When making a gin and tonic, you have bonkers amounts of choice in gins, tonics and garnish. You can make up your own combo, but it might be helpful to know that Plymouth gin is sweet, and might not be great with Fever Tree tonic, which is also sweet. Cucumber gins are popular, and they do well with a cucumber garnish. Diet tonics are essentially cr*p. Beefeater gin goes well wth Schweppes. Most gins benefits from a lime garnish over lemon, and some do well wth grapefruit. Lavender flowers are a nice addition too. You can also chuck in juniper berries or black peppercorns to jazz things up. These days, you can think of gin and tonic as freestyle as a Pimms and lemonade.
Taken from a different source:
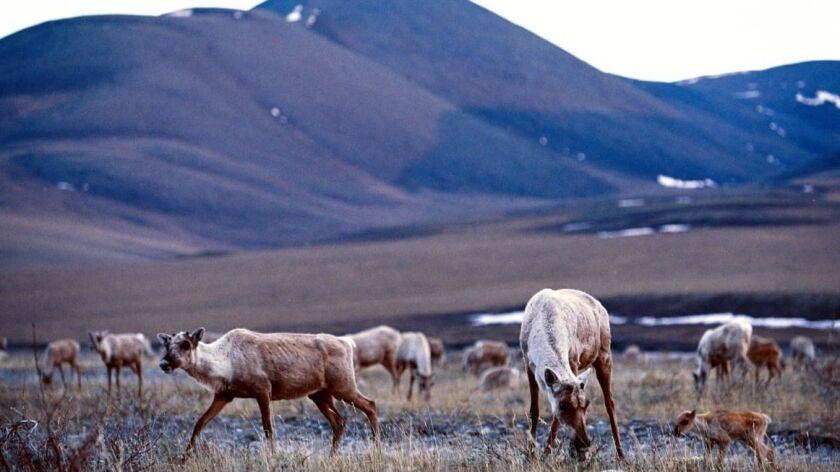 Caribou along the tundra of the Arctic National Wildlife Refuge on Dec. 1, 2003.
It is no surprise that gin bars are popping up all over England, with a new one due very soon in my local Macclesfield (details to come when available).
What follows here is Nosey’s perfect G&T (although the picture shows Reykjavik cucumber gin, because we are just back from Iceland and I had a camera handy).
Gin and tonic
- Enough ice to fill a highball glass
- 75ml Tanquerey gin (i.e. a triple)
- 150ml Schweppes tonic water (one of those small cans)
- Half a lime cut into two quarters
- 1 lavender stem
Fill the highball with ice.
Add all the gin.
Add the tonic water.
Cut into the centre of one of the quarters of lime and use it to wipe around the rim of the glass. Squeeze it into the glass and throw in the remains
Add the second quarter of lime to the drink.
Mix with a cocktail spoon, add a lavender stem and serve.
Using a big bottle of tonic is made of failure. It will lose gas, and the ice also strips gas out, so if you use a big bottle of tonic for more than one round of drinks, then you are cruising into a flat G&T, which is just terrible. Another way to make a flat G&T is to use crushed ice instead of cubes. Crushed ice has too many nucleating points, and also removes all the fizz.